A pack of cards is handed out to be shuffled. When it is returned the performer learns what the top card is by simply bending the left hand bottom corner, so that he may see the index. Laying the pack on the table, face down, he asks some one to divide it in two. He informs his audience that by looking at a card in one packet he is enabled to tell which card is on top of the other packet.
In proof of this he lifts a few cards from the packet which was the lower part of the pack, and looking at one card he names the top card of the other packet. As he knows that card, this is an easy matter. Looking at the cards of the lower packet is merely a ruse to learn what card is on top, for while the audience imagine he is looking at one of the cards when he opens the packet he is really shifting the top card so that he may see its index, as shown in Fig. 47. When the performer has named the top card of the upper packet and it is found to be correct, he deliberately places the former lower packet on top. Then he shuffles the pack without disturbing the top card, and proceeds as at first. In this way he may continue indefinitely, without fear of discovery.

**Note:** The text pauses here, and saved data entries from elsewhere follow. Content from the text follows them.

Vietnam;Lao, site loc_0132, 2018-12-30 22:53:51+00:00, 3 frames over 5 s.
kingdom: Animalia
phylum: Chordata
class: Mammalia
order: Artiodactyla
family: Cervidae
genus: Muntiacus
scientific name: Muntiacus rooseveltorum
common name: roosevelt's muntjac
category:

He is careful to give his audience the impression that when he lifts at hazard the cards from the lower packet, as already shown, that the particular card he sees enables him to tell the top card of the upper pack. To strengthen this impression, when he looks at the card of the lower pack he says: "Ah! the five of diamonds—" or whatever it happens to be—"naturally, the top card of the other packet must be the Jack of Clubs, just as naturally as day follows night." It is wonderful how this little subterfuge tends to mislead even intelligent people; most of them will imagine that the trick is the result of some mathematical formula worked out by the performer. Not for a moment must any one be led to suspect that the performer's sole object in handling the lower packet is to get sight of its top card.